7-2.走れ、王太子殿下
「殿下、レイモン殿をお連れしました」
「ああ」
学内のサロンで、王太子はミシェルとともにレイモンを待っていたようだった。
レイモンがきっちりと騎士の礼を取ると、王太子は鷹揚に手を振った。
「レイモン、あいさつの口上はどうでもいい。ロズリーヌの姿が見えないが、いったいどうしたのだ。まさか病にでも伏せっているのではあるまいな?」
「いえ、殿下。お嬢様は少々……その、此度のあれやこれやの改善をはかるため、しばし別邸で休養を取ることになっております」
「別邸……というと、あの湖畔の別荘か」
「はい。
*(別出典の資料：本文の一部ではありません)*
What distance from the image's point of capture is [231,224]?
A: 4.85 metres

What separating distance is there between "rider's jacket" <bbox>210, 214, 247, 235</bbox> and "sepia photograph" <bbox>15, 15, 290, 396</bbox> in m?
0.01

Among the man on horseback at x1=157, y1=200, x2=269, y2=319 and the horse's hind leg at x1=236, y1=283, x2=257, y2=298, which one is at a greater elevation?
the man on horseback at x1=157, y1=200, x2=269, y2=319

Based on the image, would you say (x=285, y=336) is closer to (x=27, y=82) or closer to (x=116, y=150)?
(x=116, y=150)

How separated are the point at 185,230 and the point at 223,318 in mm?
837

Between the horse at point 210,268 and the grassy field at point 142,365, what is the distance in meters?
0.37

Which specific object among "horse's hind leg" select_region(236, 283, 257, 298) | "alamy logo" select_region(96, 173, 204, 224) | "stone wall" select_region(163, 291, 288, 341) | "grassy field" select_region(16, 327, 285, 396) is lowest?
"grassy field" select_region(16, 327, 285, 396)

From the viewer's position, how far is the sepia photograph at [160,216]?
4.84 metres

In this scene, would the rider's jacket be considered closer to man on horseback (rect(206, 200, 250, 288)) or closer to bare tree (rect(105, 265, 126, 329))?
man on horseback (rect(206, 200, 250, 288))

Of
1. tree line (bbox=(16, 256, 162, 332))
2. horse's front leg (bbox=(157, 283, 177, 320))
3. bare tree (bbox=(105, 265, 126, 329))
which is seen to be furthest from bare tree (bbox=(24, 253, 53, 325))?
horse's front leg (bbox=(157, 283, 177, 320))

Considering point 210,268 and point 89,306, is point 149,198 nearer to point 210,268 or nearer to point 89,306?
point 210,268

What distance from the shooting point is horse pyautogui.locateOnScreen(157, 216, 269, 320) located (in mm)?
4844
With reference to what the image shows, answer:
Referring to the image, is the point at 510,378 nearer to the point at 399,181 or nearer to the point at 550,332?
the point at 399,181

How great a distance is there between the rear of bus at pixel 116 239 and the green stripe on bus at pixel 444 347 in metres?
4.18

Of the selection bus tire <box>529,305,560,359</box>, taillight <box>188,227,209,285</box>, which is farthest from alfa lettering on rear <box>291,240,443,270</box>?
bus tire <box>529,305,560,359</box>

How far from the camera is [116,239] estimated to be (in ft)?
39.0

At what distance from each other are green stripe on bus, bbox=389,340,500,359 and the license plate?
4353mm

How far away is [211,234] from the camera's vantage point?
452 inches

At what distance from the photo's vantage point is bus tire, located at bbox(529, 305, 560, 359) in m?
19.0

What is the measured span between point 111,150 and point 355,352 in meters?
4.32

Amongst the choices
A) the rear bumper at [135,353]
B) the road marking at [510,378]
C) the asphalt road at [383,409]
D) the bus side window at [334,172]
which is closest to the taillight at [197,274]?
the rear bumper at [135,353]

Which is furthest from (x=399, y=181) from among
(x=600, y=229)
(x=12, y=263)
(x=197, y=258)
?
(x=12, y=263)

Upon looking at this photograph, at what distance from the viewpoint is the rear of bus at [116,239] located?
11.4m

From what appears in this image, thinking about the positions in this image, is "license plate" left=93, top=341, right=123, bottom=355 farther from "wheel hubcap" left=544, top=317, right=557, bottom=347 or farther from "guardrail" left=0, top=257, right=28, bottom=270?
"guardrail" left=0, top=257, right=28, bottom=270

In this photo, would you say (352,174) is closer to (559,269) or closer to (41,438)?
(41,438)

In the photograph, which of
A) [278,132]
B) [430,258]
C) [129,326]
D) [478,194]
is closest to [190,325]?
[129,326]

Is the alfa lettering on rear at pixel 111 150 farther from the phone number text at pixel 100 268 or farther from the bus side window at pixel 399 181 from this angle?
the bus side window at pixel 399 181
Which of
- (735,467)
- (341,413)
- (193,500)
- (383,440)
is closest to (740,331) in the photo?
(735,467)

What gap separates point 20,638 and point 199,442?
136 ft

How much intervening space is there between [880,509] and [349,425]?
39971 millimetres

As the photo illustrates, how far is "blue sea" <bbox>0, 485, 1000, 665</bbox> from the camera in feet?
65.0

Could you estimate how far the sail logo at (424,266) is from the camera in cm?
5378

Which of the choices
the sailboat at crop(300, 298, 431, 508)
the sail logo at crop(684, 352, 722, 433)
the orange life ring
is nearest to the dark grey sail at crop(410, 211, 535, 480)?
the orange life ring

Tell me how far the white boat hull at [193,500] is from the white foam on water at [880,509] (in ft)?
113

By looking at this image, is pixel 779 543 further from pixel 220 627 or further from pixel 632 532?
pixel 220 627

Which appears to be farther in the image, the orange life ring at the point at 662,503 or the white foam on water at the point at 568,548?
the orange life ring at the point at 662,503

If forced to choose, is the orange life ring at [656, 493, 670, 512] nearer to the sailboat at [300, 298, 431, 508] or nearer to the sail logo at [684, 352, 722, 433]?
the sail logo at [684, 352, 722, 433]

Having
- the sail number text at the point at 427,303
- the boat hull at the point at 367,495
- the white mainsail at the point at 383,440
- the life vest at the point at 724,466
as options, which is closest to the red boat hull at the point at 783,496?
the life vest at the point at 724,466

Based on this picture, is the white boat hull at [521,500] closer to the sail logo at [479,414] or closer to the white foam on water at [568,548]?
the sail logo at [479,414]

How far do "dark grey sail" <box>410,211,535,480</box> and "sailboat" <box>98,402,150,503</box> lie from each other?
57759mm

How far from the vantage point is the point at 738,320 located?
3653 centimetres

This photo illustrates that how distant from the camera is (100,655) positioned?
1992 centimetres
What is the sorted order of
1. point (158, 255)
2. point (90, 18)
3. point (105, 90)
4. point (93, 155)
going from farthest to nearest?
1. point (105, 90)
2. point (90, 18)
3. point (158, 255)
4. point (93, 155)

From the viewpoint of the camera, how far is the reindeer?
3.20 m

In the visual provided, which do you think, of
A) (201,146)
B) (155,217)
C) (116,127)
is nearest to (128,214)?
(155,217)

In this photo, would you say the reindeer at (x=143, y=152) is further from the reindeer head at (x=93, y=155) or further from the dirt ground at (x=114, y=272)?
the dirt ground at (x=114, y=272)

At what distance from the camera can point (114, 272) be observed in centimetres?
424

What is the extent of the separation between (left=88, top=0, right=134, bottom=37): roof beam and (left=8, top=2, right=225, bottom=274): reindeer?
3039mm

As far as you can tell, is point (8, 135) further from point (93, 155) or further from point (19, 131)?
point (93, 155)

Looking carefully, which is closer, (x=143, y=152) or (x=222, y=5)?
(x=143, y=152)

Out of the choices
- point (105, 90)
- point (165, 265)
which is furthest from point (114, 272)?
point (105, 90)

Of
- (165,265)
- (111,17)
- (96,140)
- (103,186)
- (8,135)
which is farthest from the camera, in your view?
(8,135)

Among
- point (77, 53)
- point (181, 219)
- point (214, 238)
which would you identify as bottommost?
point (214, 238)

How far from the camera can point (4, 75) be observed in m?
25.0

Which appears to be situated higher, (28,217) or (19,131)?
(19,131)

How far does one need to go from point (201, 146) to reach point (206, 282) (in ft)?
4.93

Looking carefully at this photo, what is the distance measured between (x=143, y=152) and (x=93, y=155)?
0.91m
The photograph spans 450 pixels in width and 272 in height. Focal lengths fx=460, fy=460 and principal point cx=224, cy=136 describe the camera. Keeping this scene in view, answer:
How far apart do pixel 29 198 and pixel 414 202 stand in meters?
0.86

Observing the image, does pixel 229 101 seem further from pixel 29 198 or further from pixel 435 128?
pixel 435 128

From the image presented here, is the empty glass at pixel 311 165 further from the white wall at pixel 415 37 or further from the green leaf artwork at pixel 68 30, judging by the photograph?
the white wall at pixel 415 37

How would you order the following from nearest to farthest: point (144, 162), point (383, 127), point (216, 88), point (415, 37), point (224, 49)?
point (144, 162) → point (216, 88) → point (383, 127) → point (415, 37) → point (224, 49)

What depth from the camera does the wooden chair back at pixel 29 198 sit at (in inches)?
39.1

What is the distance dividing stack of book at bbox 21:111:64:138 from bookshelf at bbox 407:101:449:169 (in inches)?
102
今朝早く発ちました」
そうか、湖畔か……と呟いたところで、王太子がハッと顔を上げた。何故かその表情は険しく、レイモンは不躾にも、ついつい怪訝に見つめてしまう。
遅れてディオンが「あ」と声を上げた。
「モリス! 今朝、お前が言っていたのは、湖水地方に向かう街道ではなかったか?」
「はい、殿下。その通りです」
護衛でもある近衛騎士モリスの返答に、王太子がディオンを振り向いた。
ディオンは心得たとばかりに頷いて、「すぐに騎士団に知らせを送ります」と返す。
「モリス、馬と武具を用意しろ。ここにあるもので構わん。ディオンはそのまま学園の警備兵を集め、直ちに私に続け。
ミシェルとレイモンはこのまま私とともに来い」
「殿下? いったい何が……」
王太子が真剣な顔で次々命令を出す。ディオンもモリスも即座に従い、その場を離れる。
「時間がない、歩きながら説明する。レイモン、武器は持っているな?」
「はい、常と同様に……」
「ならいい。今朝、モリスが騎士団からの報告を持って来たのだ。街道に大規模な盗賊団が出没したと」
「――まさか」
「そのまさかで、ロズリーヌの向かった湖水地方へ続く街道だ。いかにごろつきどもの集団とはいえ、数も多いという。
レイモン、ロズリーヌの護衛は何人付けた?」
「学園に常駐している、四人です」
「それでは足りん。報告では、少なく見積もっても十人を超えるとあった」
レイモンの顔から血の気が下がる。
せめて自分が同行していれば、万が一の事態になってもロズリーヌを逃す時間くらいは稼げたのではないか。
「何故、そんな……」
「騎士団の派遣は決まっているが、早くても数日後だ。間に合わない。とはいえ、安心しろ。私が行く」
「殿下、これを!」
モリスが鞍を置いた馬を引いて戻った。武具を携えた使用人も連れている。
レイモンとミシェルが最終的な馬のチェックを済ませる間に、武具を付けながら王太子は次の指示を飛ばす。
そこに馬と兵を連れたディオンも戻って来た。
「殿下、まずはすぐに出られる兵のみを連れてまいりました」
「よし、では先に我々が出る。残りの者は準備でき次第参るように!」
王太子は馬に飛び乗り合図をすると、すぐに拍車をかけて走り出した。
* * *
ロズリーヌはぼんやりと窓から外を眺める。
ずいぶん前に王都を出て、今、外に広がるのはのどかな田園風景だ。
ぽつぽつと点在する、森と呼べるほど大きくもない木々の纏まりと、緑に染まる畑がずっと遠くまで広がっている。
王都のあるこの辺りから湖水地方と呼ばれる湖の点在する地域まで、ずっと平地が続いている。山は、遥か地平の彼方に薄青くぼんやりとした影として、かろうじて見える程度だ。
「殿下は、大丈夫かしら」
「大丈夫ですよ、お嬢様。レイモンを信じてください」
「そうね……レイモンはやると言ったらやるものね」
「そうですとも」
ほう、と吐息をこぼして、ロズリーヌはまた外へと目をやる。
と、急に馬がいなないて、馬車が止まった。
「何事?」
「お嬢様、身体を低くしてください」
訝しむロズリーヌを座席に伏せさせて、ジレットは慎重に外を伺った。さらに護衛が馬車の扉を軽く三回、少し間を置いて二回叩き、ジレットが顔色を変えた。
「お嬢様、どうやら襲撃です」
「なんですって?」
「靴を変えましょう。万が一の時には、お嬢様の自慢の足で逃げていただかねばなりません」
ジレットは、座席の下から踵の低い、柔らかいブーツを出してロズリーヌに履き替えさせた。
紐で足にぴったりと合わせられて、走る時に脱げたりしにくい靴だ。
「ジレット、お前は?」
「いつも申し上げているでしょう? 私は多少なりとも鍛えておりますから、お嬢様の逃げる時間くらいは稼げます。